Hacker News new | ask | show | jobs
by ssdfsdf 4396 days ago
Why would you want to be compressing the string? For this to be useful you would need to be searching for the algorithmic complexity of the string, not merely how compressible it happens to be with, say, huffman encoding. Finding the algorithmic complexity of the string will be intractable. I would consider reasoning in the following way:

There is selective pressure to reduce the length of the dna within an organism, since maintaining dna is costly for the organism. So one might suppose that on the average, over time that an organism will only contain the length of dna which is necessary, give or take.

Of course it might be that the encoding of the information changes over time, so that the organism is able to store more information in a the same length. Or possibly less information in the same length, for reasons of benefit to the organism.

This needs careful reasoning, I am not convinced either my approach, or yours is enough.

2 comments

The idea that DNA length is costly to the organism is a venerable, but increasingly controversial theory. The existence of disproportionally huge genomes belies the hypothesis. While it's possible that some organisms derive benefit from having larger genomes, it's also reasonable to infer that most eukaryotic cells are not limited by energy. So much of eukaryotic cellular activity seems energetically "wasteful," yet cells just don't seem to care.
Hmm, yes this may be true, even in the average.

I would still caution against using any old encoding technique on a string representation of the genome and using the compressed length as any sort of meaningful measure of the inherent information contained within it.

Yes, but some compression algorithms are still nice ways to approximate, for ordering or measurement purposes, the algorithmic complexity of a string.
I'm not sure that is true. Take for instance the first 100 prime numbers printed one after another in a string. The string is long and apparently random, yet contains little algorithmic complexity, since the machine which prints out the numbers is fairly simple. A standard compression algorithm will not be able to compress the string very effectively.

Therefore I am not sure that compressing the string is likely to give you a sense of the information contained within it, at least information in the sense which we are interested in.

Compressing with something like gzip, xz, or zpaq gives you an upper bound on the complexity. This upper bound is pretty loose, but works surprisingly well in a surprising number of domains (not beating special-purpose algorithms usually, of course, but that something like gzip can be used to estimate eg phylogenetic trees at all is surprising).
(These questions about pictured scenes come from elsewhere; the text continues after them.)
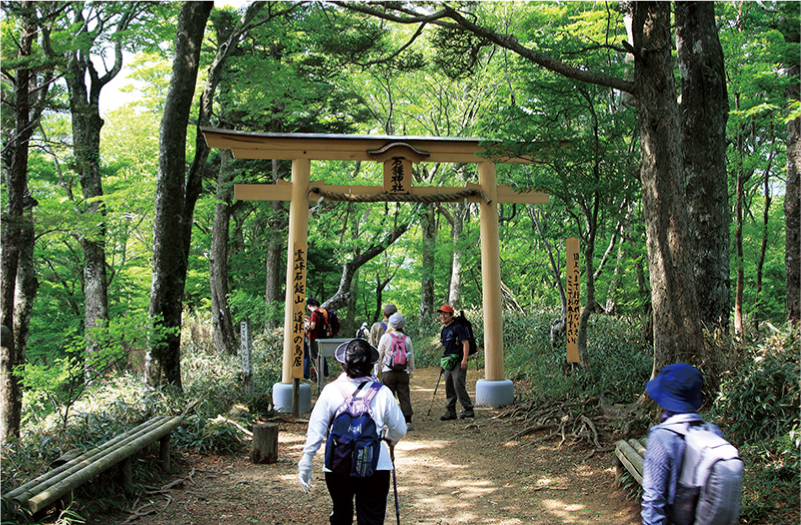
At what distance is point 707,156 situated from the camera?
7.44 m

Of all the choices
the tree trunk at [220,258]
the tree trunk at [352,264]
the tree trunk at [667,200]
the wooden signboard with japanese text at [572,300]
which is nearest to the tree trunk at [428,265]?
the tree trunk at [352,264]

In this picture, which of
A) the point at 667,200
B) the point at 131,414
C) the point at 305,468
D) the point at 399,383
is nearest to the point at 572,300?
the point at 399,383

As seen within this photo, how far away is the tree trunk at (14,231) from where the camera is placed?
767 centimetres

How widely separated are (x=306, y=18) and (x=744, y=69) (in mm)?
8917

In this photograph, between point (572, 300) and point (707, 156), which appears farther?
point (572, 300)

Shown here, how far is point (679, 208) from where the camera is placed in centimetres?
606

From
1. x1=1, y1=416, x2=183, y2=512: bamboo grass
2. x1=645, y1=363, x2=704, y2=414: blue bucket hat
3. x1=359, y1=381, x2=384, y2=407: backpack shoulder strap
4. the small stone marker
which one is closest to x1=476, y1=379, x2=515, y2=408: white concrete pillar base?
the small stone marker

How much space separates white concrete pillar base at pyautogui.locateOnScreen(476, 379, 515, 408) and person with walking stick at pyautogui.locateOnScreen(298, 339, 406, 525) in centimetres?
655

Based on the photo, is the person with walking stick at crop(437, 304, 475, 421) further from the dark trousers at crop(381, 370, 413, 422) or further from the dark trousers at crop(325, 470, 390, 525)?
the dark trousers at crop(325, 470, 390, 525)

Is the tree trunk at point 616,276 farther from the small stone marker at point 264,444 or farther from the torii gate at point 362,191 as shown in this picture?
the small stone marker at point 264,444

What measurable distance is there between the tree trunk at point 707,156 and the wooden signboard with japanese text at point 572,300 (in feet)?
6.86

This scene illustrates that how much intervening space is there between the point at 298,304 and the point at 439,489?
425cm

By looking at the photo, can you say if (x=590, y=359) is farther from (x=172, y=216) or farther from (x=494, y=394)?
(x=172, y=216)

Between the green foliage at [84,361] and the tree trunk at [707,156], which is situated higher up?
the tree trunk at [707,156]
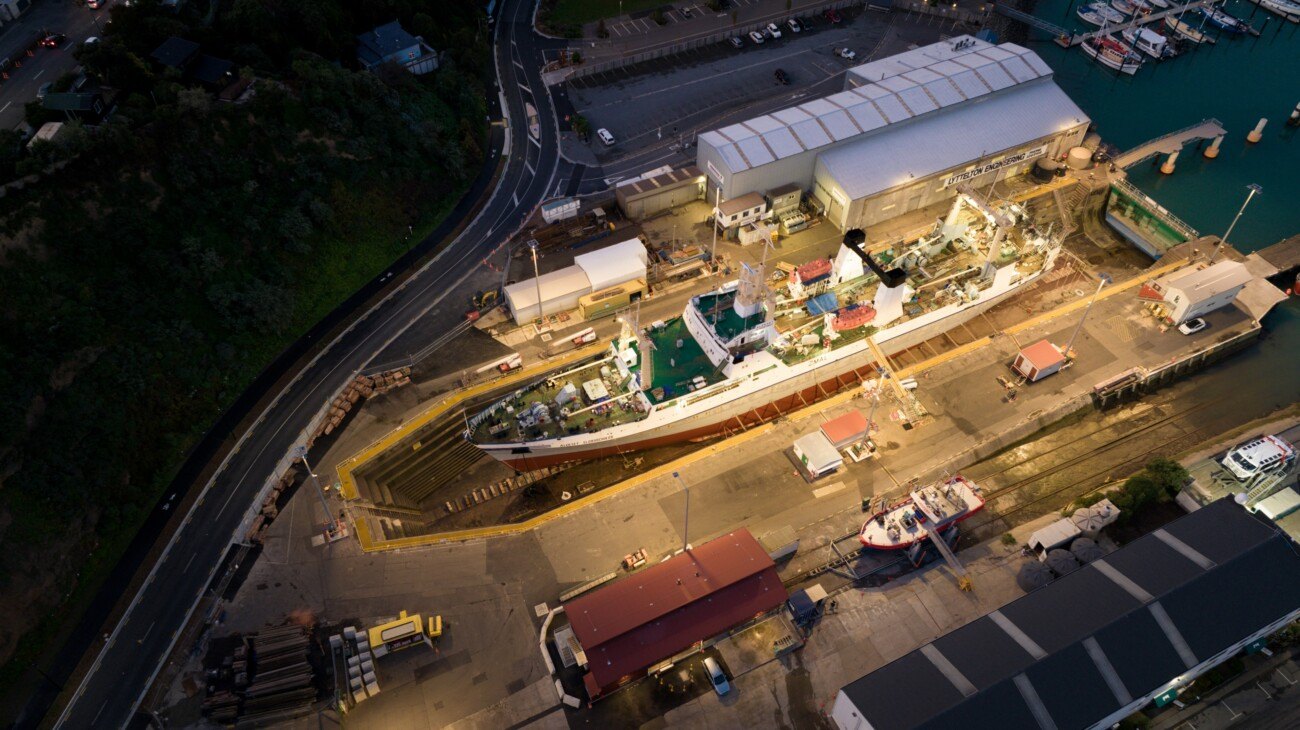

See for example http://www.illc.uva.nl/Research/Publications/Dissertations/D... 'Statistical Inference Through Data Compression'.

I am aware of the interesting duality between compression and learning. I have spent quite some time thinking about it.

However I am still not convinced that this upper bound is going to provide us with the information that we need in this case. What we are looking for is a relative measure of the complexity between each genome. The upper bound will not necessarily give us this relative measure because it may not be able to compress the genetic code of organisms by the same factor. The compressibility of a particular genome, by a specific algorithm will be dependent on the method of encoding of information used by the organism. For instance the organism may repeat codes for redundancy, but it may permute the letters of the copy in a predictable way, for it's own reasons. The compression algorithm used will not pick up on this.

It is useful to use compressiblity by a range of algorithms as the input to a machine learning algorithm, or as part of the model in AIXI, but it is not useful for estimating algorithmic complexity (as far as I am concerned, I am open minded, but not convinced yet).

>Finding the algorithmic complexity of the string will be intractable. I would consider reasoning in the following way: ...

So you think DNA tends to be algorithmically random?